Zach Hyman, Joe Thorton, Wayne Simmonds, Jason Spezza, Alex Galchenyuk, and Nick Foligno are all potential UFA’s this summer, and Leafs fans can only sit there and feel like their best window in years has been lost. The Jets/Maple Leafs regular-season series was 6-4 in favor of Toronto and absolutely should have been the Canadian division final matchup. Now Toronto’s UFAs are looking to sign elsewhere and you can’t help but think that a larger piece like Frederik Andersen would be on the move as well. It’s a tough situation because, well, what do they really need?


Forward depth is abundant, their goalies are sufficient with glimpses of above-average talent, and their defense has veteran leadership and versatility to the third pairing. All in all, I can’t believe Toronto missed the boat to the second round, but the pressure got inside their heads. After losing game five and watching their 3-1 lead diminish, Toronto had to be thinking, “We have time to close them out. Let’s play it cool.”

They did not play it cool.


Then the series gets tied and every hockey outlet starts to just pepper the statistics of past seasons and how Toronto just sees ghosts in Game 7. I honestly can’t believe they didn’t get shut out. Montreal is a good team. They clearly let Toronto deal with the head games and just played a complete game to round out the comeback.
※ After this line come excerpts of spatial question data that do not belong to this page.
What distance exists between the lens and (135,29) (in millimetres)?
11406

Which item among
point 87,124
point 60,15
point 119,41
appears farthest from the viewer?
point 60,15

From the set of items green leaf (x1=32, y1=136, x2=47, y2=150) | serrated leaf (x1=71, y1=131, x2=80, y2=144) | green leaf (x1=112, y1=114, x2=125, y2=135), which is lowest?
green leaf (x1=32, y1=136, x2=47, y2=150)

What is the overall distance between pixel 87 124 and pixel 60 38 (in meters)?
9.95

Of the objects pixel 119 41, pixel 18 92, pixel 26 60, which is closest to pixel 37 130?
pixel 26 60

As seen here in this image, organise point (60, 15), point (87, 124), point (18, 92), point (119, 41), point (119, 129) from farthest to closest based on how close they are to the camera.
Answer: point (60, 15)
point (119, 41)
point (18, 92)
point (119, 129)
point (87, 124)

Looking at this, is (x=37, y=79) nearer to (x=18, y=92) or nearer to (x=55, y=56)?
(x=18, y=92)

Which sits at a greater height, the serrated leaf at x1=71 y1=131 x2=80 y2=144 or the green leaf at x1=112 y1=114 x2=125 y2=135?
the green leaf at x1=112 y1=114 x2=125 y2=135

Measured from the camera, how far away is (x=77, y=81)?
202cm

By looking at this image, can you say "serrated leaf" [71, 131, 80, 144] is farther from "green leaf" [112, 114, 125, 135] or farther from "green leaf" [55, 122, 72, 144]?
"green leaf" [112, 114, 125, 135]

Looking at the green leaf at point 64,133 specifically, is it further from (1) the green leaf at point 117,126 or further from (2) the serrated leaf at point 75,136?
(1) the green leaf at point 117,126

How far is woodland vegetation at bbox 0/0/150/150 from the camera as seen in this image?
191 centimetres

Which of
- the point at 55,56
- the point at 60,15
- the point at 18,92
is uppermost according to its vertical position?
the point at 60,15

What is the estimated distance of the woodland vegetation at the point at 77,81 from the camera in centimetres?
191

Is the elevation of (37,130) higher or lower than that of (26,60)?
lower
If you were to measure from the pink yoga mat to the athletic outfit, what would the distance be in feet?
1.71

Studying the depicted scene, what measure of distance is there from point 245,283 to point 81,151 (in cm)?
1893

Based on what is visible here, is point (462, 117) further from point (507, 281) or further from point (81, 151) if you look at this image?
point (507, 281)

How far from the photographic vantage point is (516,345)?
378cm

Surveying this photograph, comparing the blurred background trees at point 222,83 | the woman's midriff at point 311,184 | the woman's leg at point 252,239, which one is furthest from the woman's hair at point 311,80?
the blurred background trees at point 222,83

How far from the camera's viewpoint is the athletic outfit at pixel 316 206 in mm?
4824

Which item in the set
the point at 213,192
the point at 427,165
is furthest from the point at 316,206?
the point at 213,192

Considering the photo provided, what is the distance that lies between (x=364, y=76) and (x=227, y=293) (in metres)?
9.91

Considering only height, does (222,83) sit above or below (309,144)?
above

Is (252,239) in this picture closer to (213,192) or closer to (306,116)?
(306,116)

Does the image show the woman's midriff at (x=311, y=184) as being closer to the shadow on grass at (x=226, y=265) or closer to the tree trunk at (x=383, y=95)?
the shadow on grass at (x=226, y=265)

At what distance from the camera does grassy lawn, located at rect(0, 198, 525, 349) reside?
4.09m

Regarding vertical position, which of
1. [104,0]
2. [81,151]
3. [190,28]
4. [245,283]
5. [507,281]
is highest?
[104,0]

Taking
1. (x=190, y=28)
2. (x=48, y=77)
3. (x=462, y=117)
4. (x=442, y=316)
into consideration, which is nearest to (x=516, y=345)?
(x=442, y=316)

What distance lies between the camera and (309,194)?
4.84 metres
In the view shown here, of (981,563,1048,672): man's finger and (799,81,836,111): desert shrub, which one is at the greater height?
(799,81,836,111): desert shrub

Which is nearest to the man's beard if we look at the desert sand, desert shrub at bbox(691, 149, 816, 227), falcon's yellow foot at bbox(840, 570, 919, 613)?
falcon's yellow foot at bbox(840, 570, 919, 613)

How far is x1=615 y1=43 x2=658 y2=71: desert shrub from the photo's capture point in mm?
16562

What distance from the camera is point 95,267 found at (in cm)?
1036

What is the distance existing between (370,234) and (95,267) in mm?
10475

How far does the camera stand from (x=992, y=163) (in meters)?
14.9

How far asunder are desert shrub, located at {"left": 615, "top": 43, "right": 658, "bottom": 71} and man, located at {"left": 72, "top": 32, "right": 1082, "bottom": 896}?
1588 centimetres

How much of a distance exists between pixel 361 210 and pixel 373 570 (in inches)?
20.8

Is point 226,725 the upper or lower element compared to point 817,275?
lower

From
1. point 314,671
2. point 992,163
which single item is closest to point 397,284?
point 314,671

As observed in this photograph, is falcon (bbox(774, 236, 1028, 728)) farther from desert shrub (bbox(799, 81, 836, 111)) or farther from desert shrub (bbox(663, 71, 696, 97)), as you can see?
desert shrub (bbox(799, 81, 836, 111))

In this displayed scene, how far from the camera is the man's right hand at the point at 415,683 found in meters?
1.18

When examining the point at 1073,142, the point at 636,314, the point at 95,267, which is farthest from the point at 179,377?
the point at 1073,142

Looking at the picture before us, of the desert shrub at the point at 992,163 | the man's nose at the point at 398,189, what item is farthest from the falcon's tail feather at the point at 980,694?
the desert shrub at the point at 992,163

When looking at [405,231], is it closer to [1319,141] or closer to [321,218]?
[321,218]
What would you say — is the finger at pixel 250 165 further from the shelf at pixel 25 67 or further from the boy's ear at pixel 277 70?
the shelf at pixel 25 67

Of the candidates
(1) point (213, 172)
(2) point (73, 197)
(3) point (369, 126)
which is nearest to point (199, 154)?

All the pieces are there for Toronto though. As dumb as this might sound, they might need to rethink their strategy and fall back into a slightly more defensive style to help close out those important games. Toronto was electric from the neutral zone to the offensive end during the regular season, but if you can’t close out a series up 2 games, does it matter? They also need more production out of their 4 highest-paid players come playoff time. Granted, Tavares only played one game, but if $40.4 million was used for Marner, Matthews, Tavares, and Nylander and my lowest-paid player on that list (Nylander) almost doubled Matthews and Marner combined in points, I would “pick up the phone and start dialing” as Leonardo DiCaprio said in Wolf of Wall St. GM Kyle Dubas knows he has some of the most desirable players in the league sitting on his payroll. I expect a big name or two to be on the move.